• _Task goal_
Write the data below out exactly as it stands. Do not include the pictures.

• _Information supplied_
════════════════

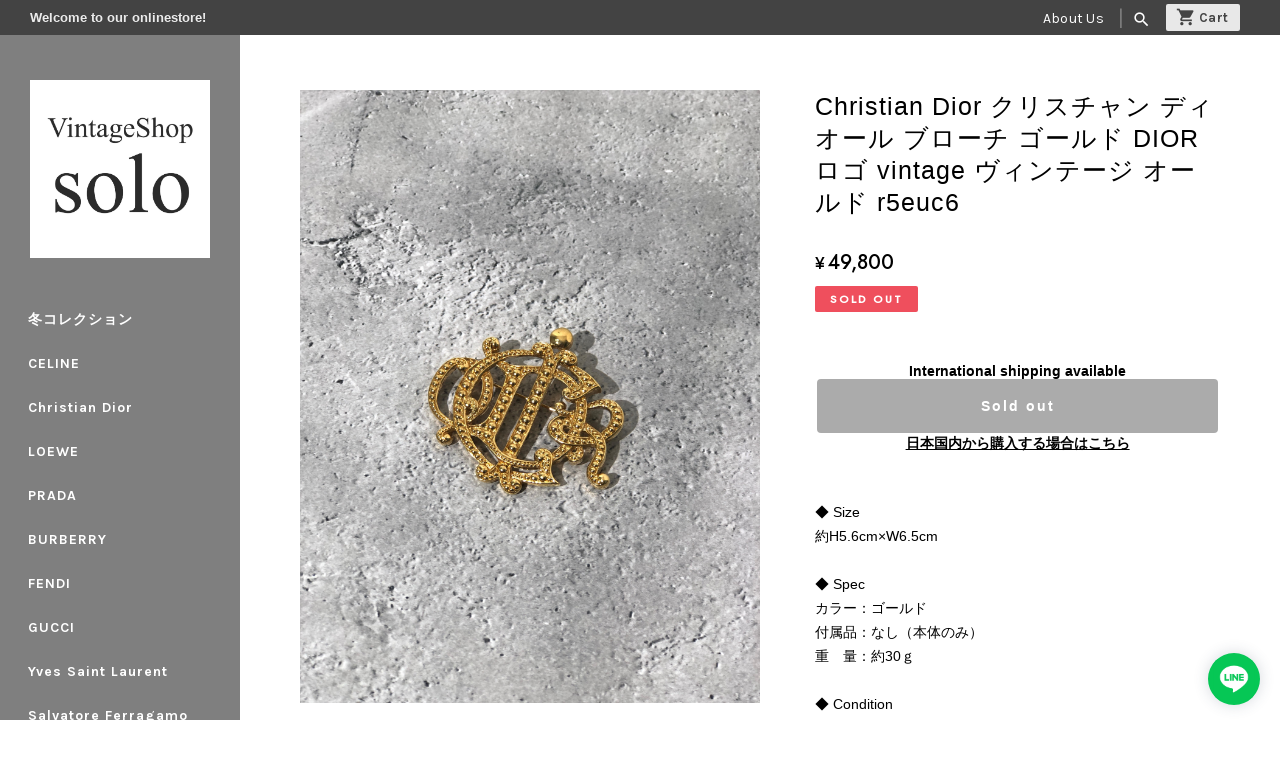

--- FILE ---
content_type: text/javascript
request_url: https://basefile.akamaized.net/ymtk/631960d485ea7/back-to-top.js
body_size: 213
content:
$(document).ready(function() {
    var pagetop = $('.pagetop');
      $(window).scroll(function () {
         if ($(this).scrollTop() > 400) {
              pagetop.fadeIn();
         } else {
              pagetop.fadeOut();
              }
         });
         pagetop.click(function () {
             $('body, html').animate({ scrollTop: 0 }, 500);
                return false;
     });
  });

--- FILE ---
content_type: text/javascript
request_url: https://basefile.akamaized.net/ymtk/638a9d914c0b1/scrollfader3.js
body_size: 249
content:
$(function(){
　$(window).scroll(function (){
    $('.item-box , .topIntro , .catcard , #rssbox, .mailMagazine, .blog_inner').each(function(){
        var elemPos = $(this).offset().top;
        var scroll = $(window).scrollTop();
        var windowHeight = $(window).height();
        if (scroll > elemPos - windowHeight){
            $(this).addClass('effect-scroll');
        }
    });
　});
jQuery(window).scroll();
});

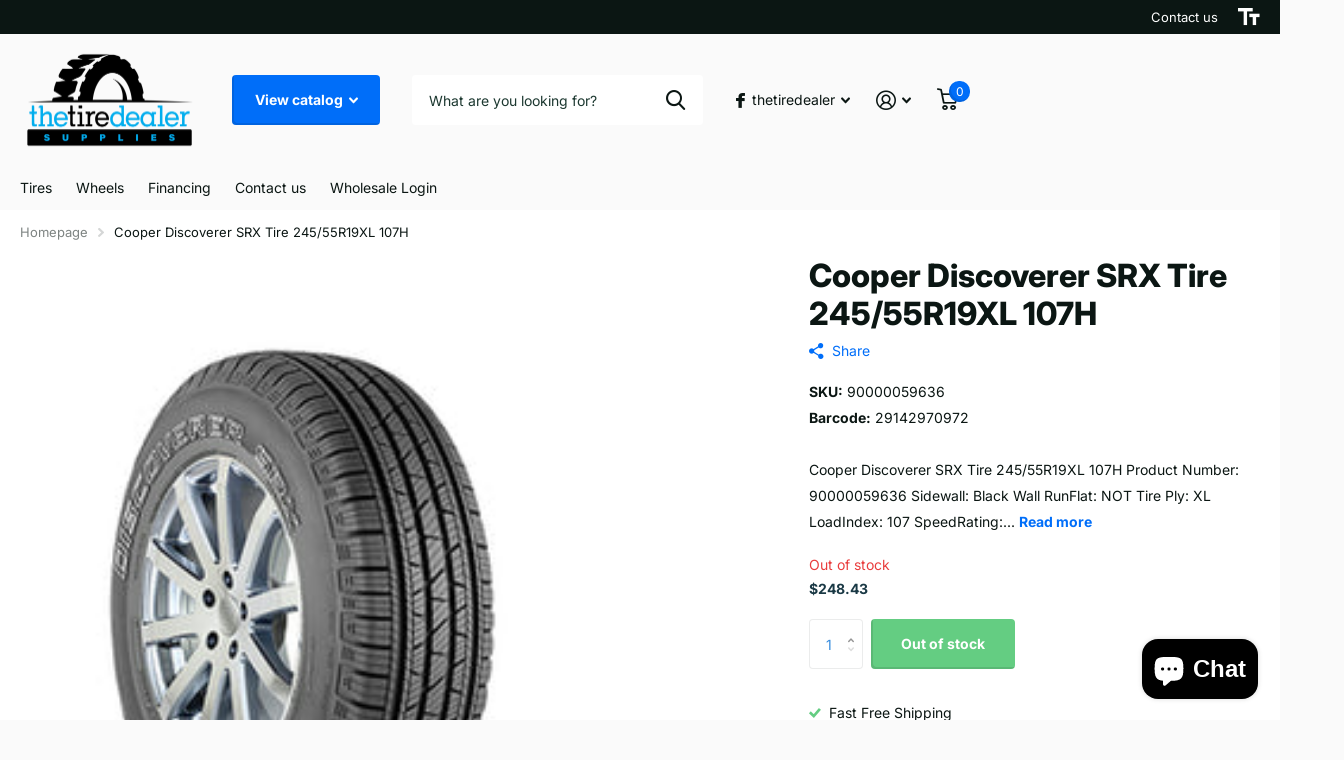

--- FILE ---
content_type: text/html; charset=utf-8
request_url: https://thetiredealer.com/products/90000059636-cooper-discoverer-srx-tirebase-1/?section_id=product-item
body_size: 575
content:
<div id="shopify-section-product-item" class="shopify-section"><li class=" has-form
  unavailable
  
  
  
  
  "
  
  
  ><figure >
      <span class="s1lb label">
</span>

      <a href="/products/90000059636-cooper-discoverer-srx-tirebase-1" aria-label="Cooper Discoverer SRX Tire 245/55R19XL 107H">
<picture>
            <img
              src="//thetiredealer.com/cdn/shop/files/8858439221278_Cooper_DiscovererSRX_14882_jpg_d5f3b12f-93bf-4892-9928-d54e03112006.jpg?v=1731744908&width=645"srcset="//thetiredealer.com/cdn/shop/files/8858439221278_Cooper_DiscovererSRX_14882_jpg_d5f3b12f-93bf-4892-9928-d54e03112006.jpg?v=1731744908&width=430 1x, //thetiredealer.com/cdn/shop/files/8858439221278_Cooper_DiscovererSRX_14882_jpg_d5f3b12f-93bf-4892-9928-d54e03112006.jpg?v=1731744908&width=645 2x"width="430"
              height="430"
              alt="Cooper Discoverer SRX Tire 245/55R19XL 107H"
              
              loading="lazy"
            >
          </picture></a>
<p class="link-btn   ">
        <a class="overlay-tertiary" href="/products/90000059636-cooper-discoverer-srx-tirebase-1">View options
</a>
      </p>
</figure><div>
<h3 class="p0"><a href="/products/90000059636-cooper-discoverer-srx-tirebase-1" >Cooper Discoverer SRX Tire 245/55R19XL 107H</a></h3><input type="hidden" name="id" value="47757970112796"><p class="stock overlay-error list-hide " >
      Out of stock 
</p></div><div class="static">
<p class="price">$248.43
</p>
    

      <p class="link-btn   ">
        <a class="overlay-tertiary" href="/products/90000059636-cooper-discoverer-srx-tirebase-1">View options
</a>
      </p>
      
</div>
</li>

</div>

════════════════

• _Worked solution_
--- FILE ---
content_type: text/javascript
request_url: https://basefile.akamaized.net/ymtk/631960d485ea7/back-to-top.js
body_size: 213
content:
$(document).ready(function() {
    var pagetop = $('.pagetop');
      $(window).scroll(function () {
         if ($(this).scrollTop() > 400) {
              pagetop.fadeIn();
         } else {
              pagetop.fadeOut();
              }
         });
         pagetop.click(function () {
             $('body, html').animate({ scrollTop: 0 }, 500);
                return false;
     });
  });

--- FILE ---
content_type: text/javascript
request_url: https://basefile.akamaized.net/ymtk/638a9d914c0b1/scrollfader3.js
body_size: 249
content:
$(function(){
　$(window).scroll(function (){
    $('.item-box , .topIntro , .catcard , #rssbox, .mailMagazine, .blog_inner').each(function(){
        var elemPos = $(this).offset().top;
        var scroll = $(window).scrollTop();
        var windowHeight = $(window).height();
        if (scroll > elemPos - windowHeight){
            $(this).addClass('effect-scroll');
        }
    });
　});
jQuery(window).scroll();
});


--- FILE ---
content_type: text/html; charset=utf-8
request_url: https://thetiredealer.com/products/90000059636-cooper-discoverer-srx-tirebase-1/?section_id=product-item
body_size: 575
content:
<div id="shopify-section-product-item" class="shopify-section"><li class=" has-form
  unavailable
  
  
  
  
  "
  
  
  ><figure >
      <span class="s1lb label">
</span>

      <a href="/products/90000059636-cooper-discoverer-srx-tirebase-1" aria-label="Cooper Discoverer SRX Tire 245/55R19XL 107H">
<picture>
            <img
              src="//thetiredealer.com/cdn/shop/files/8858439221278_Cooper_DiscovererSRX_14882_jpg_d5f3b12f-93bf-4892-9928-d54e03112006.jpg?v=1731744908&width=645"srcset="//thetiredealer.com/cdn/shop/files/8858439221278_Cooper_DiscovererSRX_14882_jpg_d5f3b12f-93bf-4892-9928-d54e03112006.jpg?v=1731744908&width=430 1x, //thetiredealer.com/cdn/shop/files/8858439221278_Cooper_DiscovererSRX_14882_jpg_d5f3b12f-93bf-4892-9928-d54e03112006.jpg?v=1731744908&width=645 2x"width="430"
              height="430"
              alt="Cooper Discoverer SRX Tire 245/55R19XL 107H"
              
              loading="lazy"
            >
          </picture></a>
<p class="link-btn   ">
        <a class="overlay-tertiary" href="/products/90000059636-cooper-discoverer-srx-tirebase-1">View options
</a>
      </p>
</figure><div>
<h3 class="p0"><a href="/products/90000059636-cooper-discoverer-srx-tirebase-1" >Cooper Discoverer SRX Tire 245/55R19XL 107H</a></h3><input type="hidden" name="id" value="47757970112796"><p class="stock overlay-error list-hide " >
      Out of stock 
</p></div><div class="static">
<p class="price">$248.43
</p>
    

      <p class="link-btn   ">
        <a class="overlay-tertiary" href="/products/90000059636-cooper-discoverer-srx-tirebase-1">View options
</a>
      </p>
      
</div>
</li>

</div>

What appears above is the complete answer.